Healthcheck Fails: {"message":"invalid host header"}
railay
HOBBYOP

10 months ago

Hi, I am implementing health checks on some of my projects.

In my web app, I added an endpoint at /api/health which returns a simple dict {'status': 'ok'}. I deployed the code change to include this endpoint and I confirmed that I get a status 200 code from my app in a web browser.

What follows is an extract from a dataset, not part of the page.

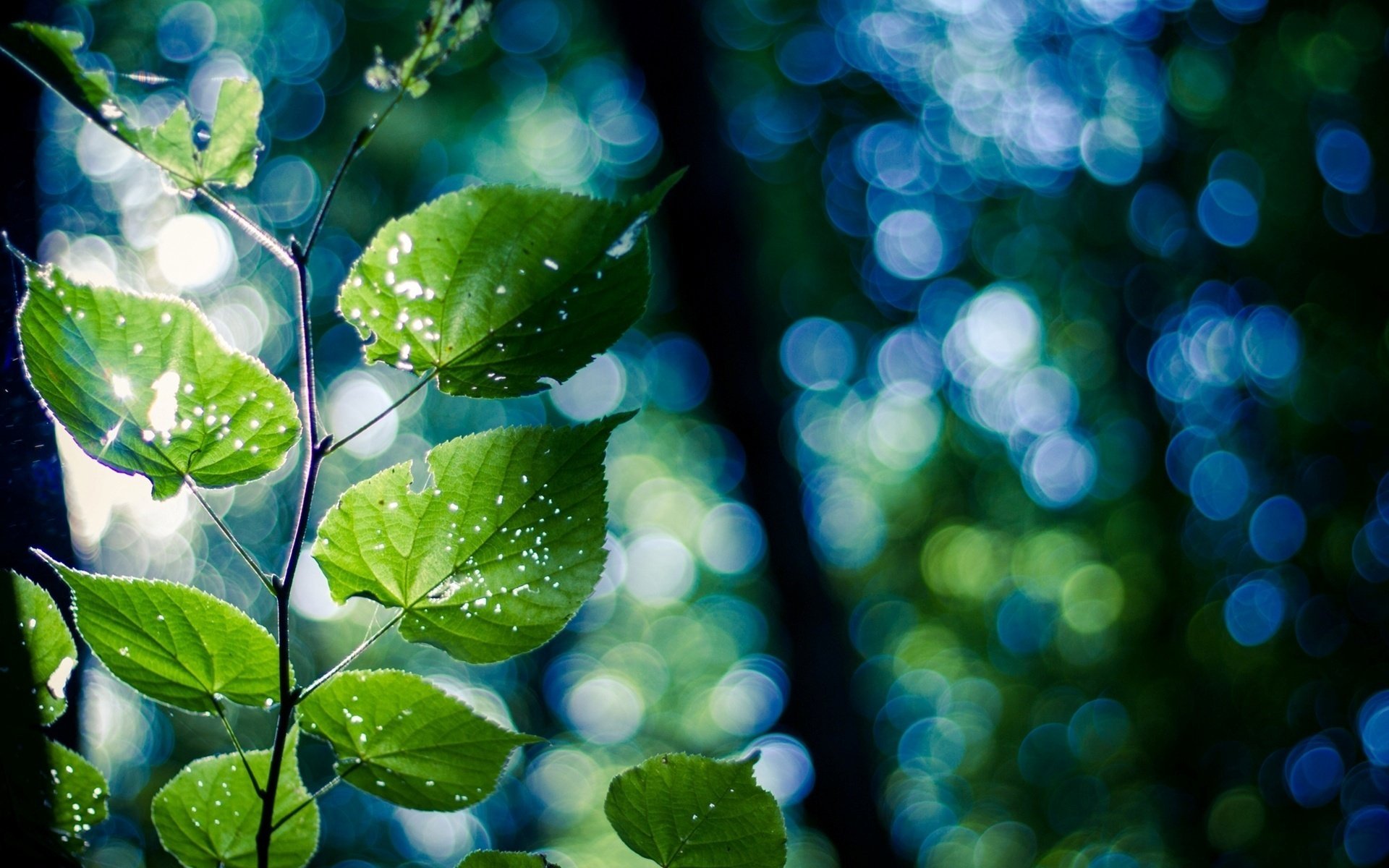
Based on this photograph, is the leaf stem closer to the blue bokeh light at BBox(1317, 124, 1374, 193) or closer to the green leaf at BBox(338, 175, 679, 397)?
the green leaf at BBox(338, 175, 679, 397)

But when I add /api/health to the project settings and redeploy, I get the following in the Build logs:

Attempt #1 failed with service unavailable. Continuing to retry for 4m49s

Attempt #2 failed with status 400: {"message":"invalid host header"}. Continuing to retry for 4m41s

Attempt #3 failed with status 400: {"message":"invalid host header"}. Continuing to retry for 4m39s

etc...

I'm not sure how to debug this. It looks like attempt #1, the service legitimately hadn't started, but on attempt #2, it was up and running. In the Deploy logs, I can see the app is getting the health check requests and returning a 400 error code.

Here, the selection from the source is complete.